Entre os 22 longas que competem pela Palma de Ouro, prêmio máximo do Festival de Cannes, um dos que mais chama a atenção é “The Apprentice”, ou o aprendiz, de Ali Abbasi. Nele, o iraniano-dinamarquês revê a trajetória do ex-presidente americano Donald Trump enquanto empresário, às vésperas de sua tentativa de chegar novamente à Casa Branca.
Também não deve passar incólume o cineasta russo Kirill Serebrennikov, crítico ferrenho de Vladimir Putin, mas que ainda assim sofreu ameaças de boicote na última vez em que passou por ali, há dois anos, com seu retrato de um Tchaikóvski gay. Com “Limonov: The Ballad of Eddie”, ele promete provocar novamente a pátria-mãe, ao narrar a história do poeta e dissidente soviético Eduard Limonov.
Eles disputam o prêmio principal com grifes como Francis Ford Coppola, com seu projeto dos sonhos “Megalopolis”, sobre uma Nova York em reconstrução após um desastre, e David Cronenberg, com “The Shrouds”, sobre uma tecnologia que permite a comunicação com os mortos.

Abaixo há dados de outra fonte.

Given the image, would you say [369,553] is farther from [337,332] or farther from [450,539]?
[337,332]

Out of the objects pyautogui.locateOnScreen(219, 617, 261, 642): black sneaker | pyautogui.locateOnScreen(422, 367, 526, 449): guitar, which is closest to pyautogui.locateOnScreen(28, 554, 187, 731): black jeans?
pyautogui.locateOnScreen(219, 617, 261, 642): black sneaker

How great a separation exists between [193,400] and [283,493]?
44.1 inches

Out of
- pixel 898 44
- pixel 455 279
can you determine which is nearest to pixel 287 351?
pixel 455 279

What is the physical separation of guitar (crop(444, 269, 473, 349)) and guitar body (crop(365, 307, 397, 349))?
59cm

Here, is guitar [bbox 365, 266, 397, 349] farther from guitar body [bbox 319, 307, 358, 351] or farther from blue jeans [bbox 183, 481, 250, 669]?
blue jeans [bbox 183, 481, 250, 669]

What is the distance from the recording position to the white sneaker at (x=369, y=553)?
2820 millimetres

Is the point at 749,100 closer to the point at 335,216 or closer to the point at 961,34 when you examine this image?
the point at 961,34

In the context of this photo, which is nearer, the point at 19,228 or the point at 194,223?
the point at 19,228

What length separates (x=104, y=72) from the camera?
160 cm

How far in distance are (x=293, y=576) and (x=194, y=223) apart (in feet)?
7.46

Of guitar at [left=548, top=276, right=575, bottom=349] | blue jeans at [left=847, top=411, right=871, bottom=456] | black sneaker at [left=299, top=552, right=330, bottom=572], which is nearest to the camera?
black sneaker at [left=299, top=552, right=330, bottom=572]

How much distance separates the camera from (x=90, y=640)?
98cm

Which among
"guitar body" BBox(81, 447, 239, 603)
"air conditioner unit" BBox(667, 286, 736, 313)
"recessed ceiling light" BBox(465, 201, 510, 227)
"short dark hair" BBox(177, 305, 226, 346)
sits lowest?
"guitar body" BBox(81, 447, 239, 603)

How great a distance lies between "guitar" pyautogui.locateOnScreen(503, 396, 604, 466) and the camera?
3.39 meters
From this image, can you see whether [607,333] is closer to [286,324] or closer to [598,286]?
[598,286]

Yorgos Lanthimos e “Tipos de Gentileza”, Paul Schrader e “Oh Canada”, Paolo Sorrentino e “Parthenope”, Michel Hazanavicius e “La Plus Précieuses des Marchandises”, Jia Zhang-Ke e “Caught By the Tides”, Mohammad Rasoulof e “The Seed of the Sacred Fig”, Sean Baker e “Anora” também são destaques, junto com o brasileiro Karim Aïnouz, que leva à Riviera Francesa o thriller erótico “Motel Destino”, filmado no Ceará.
“É importante estar nesse lugar de um grande cinema. Mas não tem pressão, não. Estamos todos juntos. Cannes faz uma coisa muito importante, porque a indústria do audiovisual é muito concentrada nos países de língua inglesa, e com o festival celebramos a diversidade, horizontalizamos o mundo todo”, disse Aïnouz, após o anúncio da seleção.
“A gente vai a Cannes como parte de um movimento, porque o filme é um produto coletivo. Fomos cancelados por quatro anos, então agora tem essa camada de retorno do nosso audiovisual”, afirma ainda, em referência ao apagão de políticas voltadas à área durante o governo Bolsonaro.
ESPECIAIS
Fora da mostra competitiva de longas, nas sessões especiais, “The Invasion” vai enfrentar a Guerra da Ucrânia de forma direta, com o cineasta ucraniano Sergei Loznitsa questionando a invasão de seu país pela Rússia. Mais lateralmente, “La Belle de Gaza” acompanha transexuais palestinas que fogem da Faixa de Gaza rumo a Tel Aviv.
“Lula” é outro filme exibido em caráter especial. É dirigido por Oliver Stone, americano dado à política e antigo amigo do venezuelano Hugo Chávez, que também capturou com suas lentes. O documentário vai acompanhar os anos entre a prisão de Lula, em 2018, e a vitória nas eleições presidenciais de 2022, período no qual o atual chefe do Executivo teria sofrido uma perseguição judicial, nas palavras de Stone.
Há ainda “Moi Aussi”, que traduz o lema do MeToo, em que a atriz e cineasta francesa Judith Godrèche revive o movimento e fala de seus próprios traumas, anos após entrar num relacionamento abusivo com um diretor de cinema 25 anos mais velho – ela tinha 14 à época.
E Cannes tem ainda a sua própria cota de problemas para resolver. Se no ano passado broches em apoio ao coletivo Sous les Écrans, que representa trabalhadores de mostras de cinema, já deram as caras, espere vê-los com mais frequência neste ano. Paira sobre o evento, afinal, a ameaça de uma greve, embora ela pareça, por ora, mais simbólica do que efetiva.
Temas políticos e questões sociais foram impregnados na seleção também como resultado de um Festival de Cannes atingido em cheio pelas greves de Hollywood do ano passado. Com o atraso gerado na produção de vários filmes, os americanos ficaram sem muito o que mostrar nas disputadas galas mais comerciais da programação. Assim, deram espaço para que produções menores ocupassem as vagas que foram de superproduções como “Top Gun: Maverick”, “Elementos” e “Elvis” em anos recentes. O único grande chamariz hollywoodiano desta temporada é “Furiosa”, filme de George Miller que amplia o universo de “Mad Max” e que assegurou a passagem de Anya Taylor-Joy e Chris Hemsworth pelo tapete vermelho.